A former hospice owner convicted of Medicare fraud has drawn a whopping 14.5-year prison sentence. He also was ordered to repay $16.2 million in restitution to Medicare and $16.2 million in a forfeiture money judgment.
Philadelphia-based Home Care Hospice Inc. billed Medicare more than $14 million for services that were medically unnecessary or never provided, the Department of Justice says in a release. HCH owner Matthew Kolodesh, aka Matvei Kolodech, was convicted of diverting $9.6 million from HCH’s operating account for his own personal use. He used the money for extensive renovations to his house, travel expenses, college tuition for his son, and — a common purchase for Medicare fraudsters — a luxury automobile, prosecutors said.
Kolodesh and his co-conspirator exchanged sham medical director, advisor, or hospice physician payments for referrals, DOJ says. Kolodesh also ordered a mass discharge of patients when the hospice hit its cap, and swapped patients to avoid the cap, among other transgressions, prosecutors argued.
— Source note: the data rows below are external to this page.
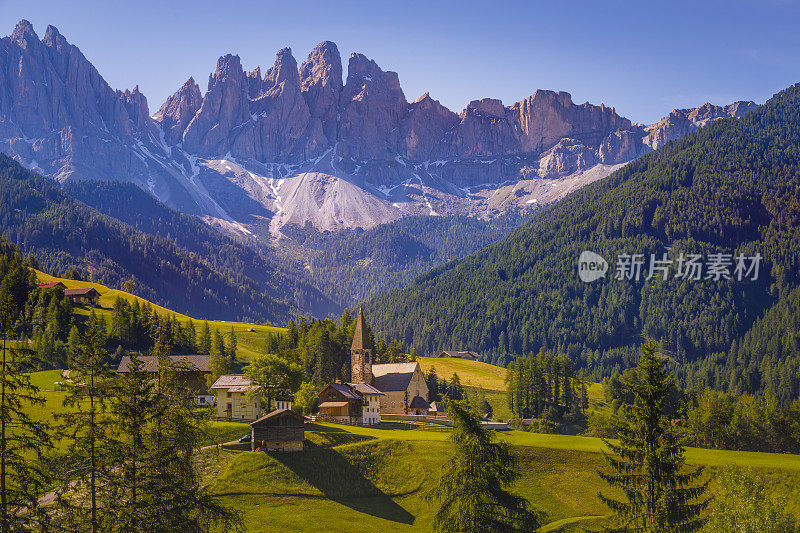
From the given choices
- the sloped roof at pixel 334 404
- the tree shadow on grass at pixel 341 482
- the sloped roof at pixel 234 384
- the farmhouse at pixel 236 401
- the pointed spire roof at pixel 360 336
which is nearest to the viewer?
the tree shadow on grass at pixel 341 482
“Nurses and other staff participated in a massive fraud that involved altering patient records to make patients appear eligible for hospice services, when in reality they were not,” the DOJ notes. “HCH even tricked Medicare auditors.”
Plus: The DOJ has filed a related False Claims Act suit against Kolodesh, his wife and sham HCH CEO Malvina Yakobashvili, Executive Director and owner Alex Pugman, and Pugman’s wife and HCH Development Executive Svetlana Ganetsky, the agency says in a release. The whistleblower lawsuit focuses on General Inpatient care.